Questo è Leo. Ha nove anni ed è il mio pastore tedesco, il mio compagno fedele, la mia ombra da quasi una vita. All’inizio di quest’anno sono comparsi i primi segnali: difficoltà improvvise, movimenti incerti, qualcosa che non tornava. Sono iniziate le visite, i controlli, le cure, i tentativi continui di rallentare un percorso che sapevo sarebbe arrivato, ma che speravo di poter tenere lontano ancora un po’. Ogni appuntamento portava con sé una speranza fragile, ogni miglioramento sembrava una tregua concessa dal tempo.
Oggi Leo fatica persino a stare in piedi. Quando ci riesce è solo per pochi istanti, poi le zampe posteriori cedono e il suo corpo lo tradisce. Ho provato tutto ciò che era possibile: tappeti per evitare che scivolasse, supporti che non sopporta, piccoli accorgimenti quotidiani per aiutarlo.

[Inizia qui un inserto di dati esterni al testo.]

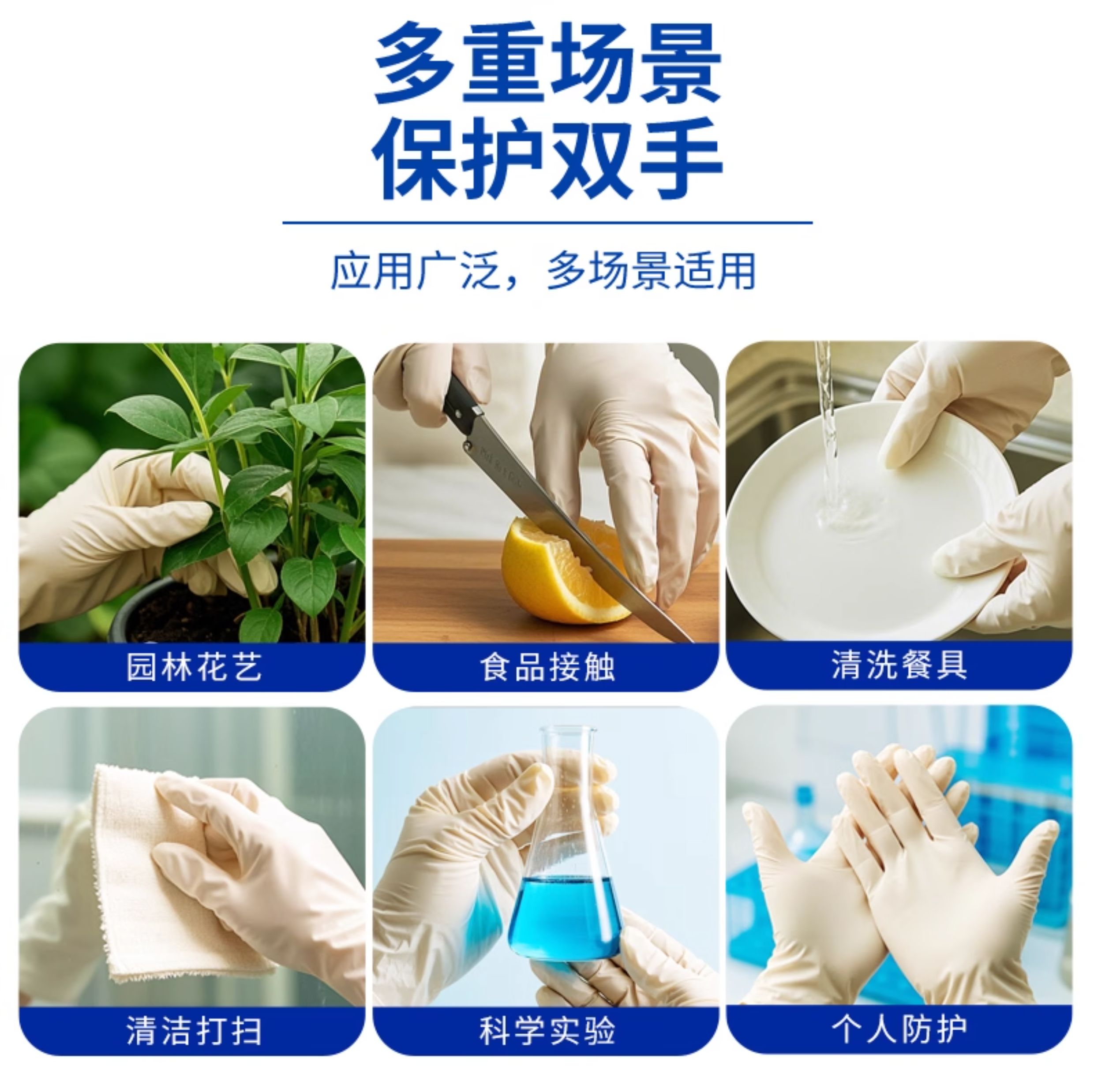 多重场景
保护双手

应用广泛，多场景适用

园林花艺

食品接触

清洗餐具

清洁打扫

科学实验

个人防护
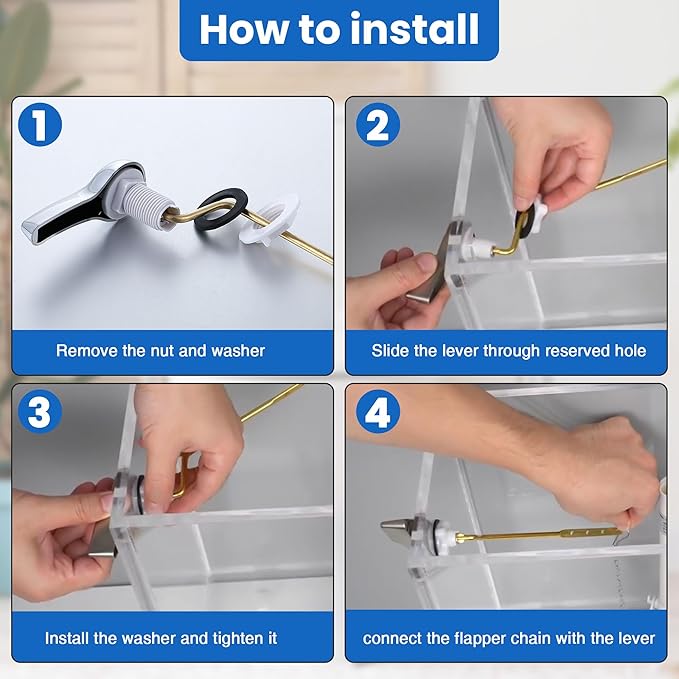 How to install

1

Remove the nut and washer

2

Slide the lever through reserved hole

3

Install the washer and tighten it

4

connect the flapper chain with the lever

Ma lui odia sentirsi limitato. Odia che gli vengano toccate le zampe. La sua frustrazione è evidente e la mia impotenza lo è altrettanto. Negli ultimi tempi ha perso forza anche nelle cose più semplici. Le notti sono difficili, gli incidenti più frequenti, la stanchezza più profonda.
Eppure, quando lo guardo negli occhi, vedo ancora tanta voglia di vivere. Leo vuole giocare, girare per casa, fare il suo dovere di cane da guardia. La sua mente è lucida, il suo cuore presente. È il corpo a non riuscire più a seguirlo. Accettare che possa essere arrivato il momento è straziante. Non mi sentirò mai pronta e mi sembrerà sempre troppo presto. Qualunque scelta mi farà sentire in colpa, come se lo stessi tradendo. Scrivo solo per dirti addio, forse per chiedere se sto facendo la cosa giusta per il mio migliore amico. Ti voglio bene, Leo. Grazie di tutto, dolce anima.